0

I'm looking to clean name columns by removing any numeric or special characters from the column values and leaving only alphabetic values (A-Z).

I've tried this so far to make the column all uppercase and trim leading/trailing whitespaces:

upper(trim([Name])) [Name]

I'm stuck on how to proceed from here, any help is appreciated!

TeflonMusk
  • 130
  • 8
  • 2
    This isn't particularly easy on SQL Server. What version are you using? Also, assuming that names only include the characters A-Z is a poor assumption. They don't. – Thom A Dec 02 '21 at 16:56
  • This is really something that should be done pre saving to the DB. In a UI layer for example. You can use Regular Expressions (depending on SQL version can build your own with CLR functions). – Brad Dec 02 '21 at 17:00
  • regular expression replace is very powerful in Oracle, but have big limitations in sql server. try to look in the link below, its been answered here https://stackoverflow.com/questions/1007697/how-to-strip-all-non-alphabetic-characters-from-string-in-sql-server – NNM Dec 02 '21 at 17:04
  • 1
    check this answer https://stackoverflow.com/a/26506268/9925593 – Pato Dec 02 '21 at 17:04
  • What is the datatype of `Name`? if `varchar` it might be viable to construct a `TRANSLATE` with all the unwanted characters replaced with a known one and then `REPLACE` to get rid of it.
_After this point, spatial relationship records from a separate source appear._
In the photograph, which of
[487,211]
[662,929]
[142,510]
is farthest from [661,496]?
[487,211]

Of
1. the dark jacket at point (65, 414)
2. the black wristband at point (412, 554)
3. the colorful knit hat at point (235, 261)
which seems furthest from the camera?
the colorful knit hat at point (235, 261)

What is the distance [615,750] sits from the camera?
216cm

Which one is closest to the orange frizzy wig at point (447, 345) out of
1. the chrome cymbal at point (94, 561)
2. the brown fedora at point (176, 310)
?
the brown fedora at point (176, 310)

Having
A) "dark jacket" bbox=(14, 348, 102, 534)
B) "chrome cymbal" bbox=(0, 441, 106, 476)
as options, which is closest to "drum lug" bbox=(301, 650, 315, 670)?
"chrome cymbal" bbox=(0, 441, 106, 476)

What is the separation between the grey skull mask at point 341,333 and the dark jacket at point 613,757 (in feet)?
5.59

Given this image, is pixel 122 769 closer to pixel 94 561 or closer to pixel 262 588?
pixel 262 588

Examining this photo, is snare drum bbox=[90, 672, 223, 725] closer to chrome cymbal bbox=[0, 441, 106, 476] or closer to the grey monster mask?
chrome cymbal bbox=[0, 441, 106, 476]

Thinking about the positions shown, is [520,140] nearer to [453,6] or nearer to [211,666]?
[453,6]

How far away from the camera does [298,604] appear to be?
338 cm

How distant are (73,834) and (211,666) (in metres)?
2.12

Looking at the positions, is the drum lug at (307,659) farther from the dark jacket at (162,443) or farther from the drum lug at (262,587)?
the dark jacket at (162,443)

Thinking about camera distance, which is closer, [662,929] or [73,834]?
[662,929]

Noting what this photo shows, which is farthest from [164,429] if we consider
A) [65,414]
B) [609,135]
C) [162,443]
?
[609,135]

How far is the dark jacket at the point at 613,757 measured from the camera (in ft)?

If `nvarchar` there would be too many "bad" characters though – Martin Smith Dec 02 '21 at 17:08
  • @MartinSmith It is varchar, can you explain more about this process/include psuedocode – TeflonMusk Dec 02 '21 at 17:10
  • `varchar` supports 256 characters. So construct a [`TRANSLATE`](https://learn.microsoft.com/en-us/sql/t-sql/functions/translate-transact-sql?view=sql-server-ver15) with the `characters` string being the 204 non English alphabet characters in your collation code page and a `translations` string being `SPACE(204)` - then replace spaces with an empty string – Martin Smith Dec 02 '21 at 17:12
  • @lptr - that's a nice solution! – Martin Smith Dec 02 '21 at 17:17
  • 1
    If these are names of people though you should not be doing this as Larnu comments. – Martin Smith Dec 02 '21 at 17:18
  • @MartinSmith .. the code will fail if there is a space before a letter and no more non-letter characters after the letter ..eg 'abc@#£&*() z' – lptr Dec 02 '21 at 17:27
  • Thanks all, I ended up using @Pato 's linked solution and it worked like a charm. The only modification I made was add 'space' to the 'KeepValues' variable to account for middle names. – TeflonMusk Dec 02 '21 at 17:34
  • Oh dear, my name is `Anne-Marie O'Brien-Macdonald`, so that becomes `AnneMarie OBrienMacdonald`, which is just ridiculous, see https://www.kalzumeus.com/2010/06/17/falsehoods-programmers-believe-about-names/ – Charlieface Dec 02 '21 at 18:43
  • @Charlieface this fixes this partially Set KeepValues = '%[^a-z^ ^-]%' but, the ' is an interesting case for sure. On one part, I don't want random, error entries of ' in the name, but I don't want to exclude legitimate cases of the ' use. – TeflonMusk Dec 02 '21 at 18:48
  • Fix the problem at source: if someone is constantly entering incorrect names then fire them. It's simply impossible to clean up this kind of data afterwards – Charlieface Dec 02 '21 at 18:49
  • @Charlieface in this job market?! – TeflonMusk Dec 02 '21 at 19:20
  • In this economic climate if your company would rather pay you so much more per hour to fix the data entry operator's issues I'd be considering looking elsewhere for work because they're not spending efficiently. – AlwaysLearning Dec 03 '21 at 00:06
  • @lptr - if you promote your comment to an answer I'll remove my one – Martin Smith Dec 03 '21 at 10:12
  • 1
    @MartinSmith…your answer is fine and it is better than my comment. – lptr Dec 03 '21 at 11:31

1 Answers1

1

Firstly if this is for peoples' names then this is a terrible idea.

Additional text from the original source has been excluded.